Jack entwined his fingers in mine. He was handsome in his black suit and knotted blue tie, his hair slicked back. Without a cigarette or pipe, his mouth held only a shy grin. A great wash of love and admiration, and the realization of miracles, filled me with a swelling ecstasy that surged inside me like a sacred sea.
“Can I ask you something before we start, Father Bide?” I asked.
“Of course.”
“How did you finally decide that this was sanctioned? That the Church of England would give permission? We’ve asked everyone we know, even the bishop.”
“I asked the only source that mattered.” Father Bide paused and closed his hands around the black prayer book in his hand. “The only court of appeal I thought had the final argument—and that was God himself. What would he do in this case? And the answer was clear.”
“Then let’s get married,” I said and turned my face to Jack.
He squeezed my hand. “Yes, then let’s be married.”

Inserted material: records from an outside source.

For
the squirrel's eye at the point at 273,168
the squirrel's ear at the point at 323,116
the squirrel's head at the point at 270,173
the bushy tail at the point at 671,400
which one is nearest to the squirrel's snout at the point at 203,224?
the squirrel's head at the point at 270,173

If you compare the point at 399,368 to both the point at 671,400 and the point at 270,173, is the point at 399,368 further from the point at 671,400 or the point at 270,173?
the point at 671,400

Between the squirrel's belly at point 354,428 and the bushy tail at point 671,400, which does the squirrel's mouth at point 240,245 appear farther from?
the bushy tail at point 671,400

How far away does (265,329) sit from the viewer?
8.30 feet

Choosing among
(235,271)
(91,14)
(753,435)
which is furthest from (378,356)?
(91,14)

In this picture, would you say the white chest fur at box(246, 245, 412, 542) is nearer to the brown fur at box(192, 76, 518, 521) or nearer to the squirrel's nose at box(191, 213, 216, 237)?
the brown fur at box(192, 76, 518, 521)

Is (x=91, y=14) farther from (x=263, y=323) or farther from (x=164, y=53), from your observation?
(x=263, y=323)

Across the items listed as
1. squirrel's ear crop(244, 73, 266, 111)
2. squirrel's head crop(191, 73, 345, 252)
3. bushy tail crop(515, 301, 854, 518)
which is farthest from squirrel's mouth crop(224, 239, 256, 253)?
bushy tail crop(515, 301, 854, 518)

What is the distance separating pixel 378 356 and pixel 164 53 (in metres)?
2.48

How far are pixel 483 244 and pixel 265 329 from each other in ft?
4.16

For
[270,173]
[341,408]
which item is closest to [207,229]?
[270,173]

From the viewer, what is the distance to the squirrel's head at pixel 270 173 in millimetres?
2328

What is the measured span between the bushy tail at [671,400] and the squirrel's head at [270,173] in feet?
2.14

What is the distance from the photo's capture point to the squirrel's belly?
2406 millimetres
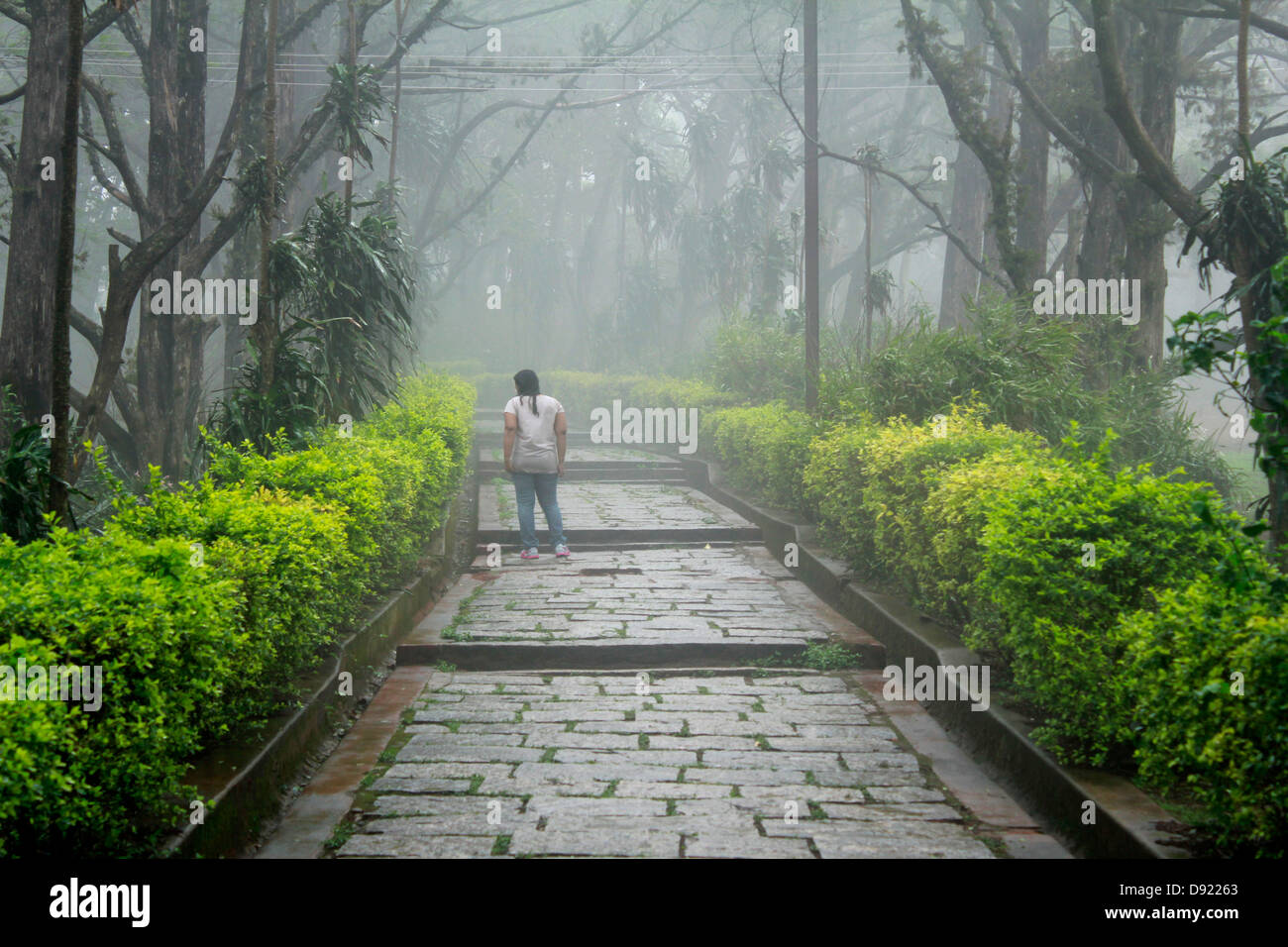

So it came that on March 21, 1957, while I lay in bed in a nightgown with my left leg lifted high on ropes and pulleys, I finally married the love of my life.
Father Bide began to speak the words of the ceremony, and I listened to the melody of the Church of England’s holy matrimony litany.
In the presence of God, Father, Son, and Holy Spirit
We have come together
To witness the marriage of Helen Joy Davidman and Clive Staples Lewis
To pray for God’s blessing on them
To share their joy
And to celebrate their love . . .
Peter continued in the most serious voice, as if we were standing at the altar of Westminster Abbey and the queen herself was in the congregation—the hospital room no deterrence to solemnity.
“Jack,” he finally said, “will you take Joy to be your wife? Will you love her, comfort her, honor and protect her, forsaking all others, and be faithful to her as long as you both shall live?”
“I will,” he said, and then again for emphasis, “I will.”
“Joy,” Peter asked, “will you take Jack to be your husband? Will you love him, comfort him, honor and protect him, forsaking all others, and be faithful to him as long as you both shall live?”
“I will.” Tears rolled from my eyes and down my face where Jack kissed them away, the wetness of them on his lips.
Warnie and the ward sister, whose name I never learned, also cried silently. Maybe it was the line “as long as you both shall live,” or the boundless love that filled that room, I didn’t know. Peter finished the ceremony—vows, rings, and declaration.
It wasn’t the wedding a small girl dreams of—the white lace dress and a flowing veil. There were no bridesmaids or a symphony orchestra or long trails of white roses. But what does a small girl know of real love? I hadn’t ever known how to dream. I hadn’t known that love would arrive in the most unlikely of places—a hospital room where fear and despair usually reigned. I hadn’t known that love could not be earned or bought or manipulated; it was just this—complete peace in the other’s presence.
All the years wasted believing that love meant owning or possessing, and now the greatest love had arrived in my greatest weakness. In my supreme defeat came my grandest victory. God’s paradoxes had no end.
Peter ended the ceremony with the final prayer. We closed our eyes, Jack’s hands in mine.
“The Holy Trinity make you strong in faith and love, defend you on every side, and guide you in truth and peace; and the blessing of God Almighty, the Father, the Son, and the Holy Spirit be among you and remain with you always.”
It was Warnie who let out a great whooping sound. “Congratulations, Mr. and Mrs. Lewis.”
“My wife,” Jack said, and laughed that resonating merry sound that had buoyed me all these months.
“My husband.”
We set to laughter, and the ward sister shook her head. “I’ve never seen such celebration in a hospital room.”
“Well, you’ve never seen anyone quite like the three of us,” I said.
“No, I haven’t.”
I knew what she believed: that this was a deathbed marriage, one to satisfy the sad woman in the cast with cancer. But it was no such thing. It was holy matrimony between a man and a woman who had grown to love in ways that no words or explanations could contain.
It was then that Peter turned around and brought a tray to us both, offering us our first Holy Communion as husband and wife.
“Peter,” Jack said when we had finished the Eucharist. “If I may impose with one more request.”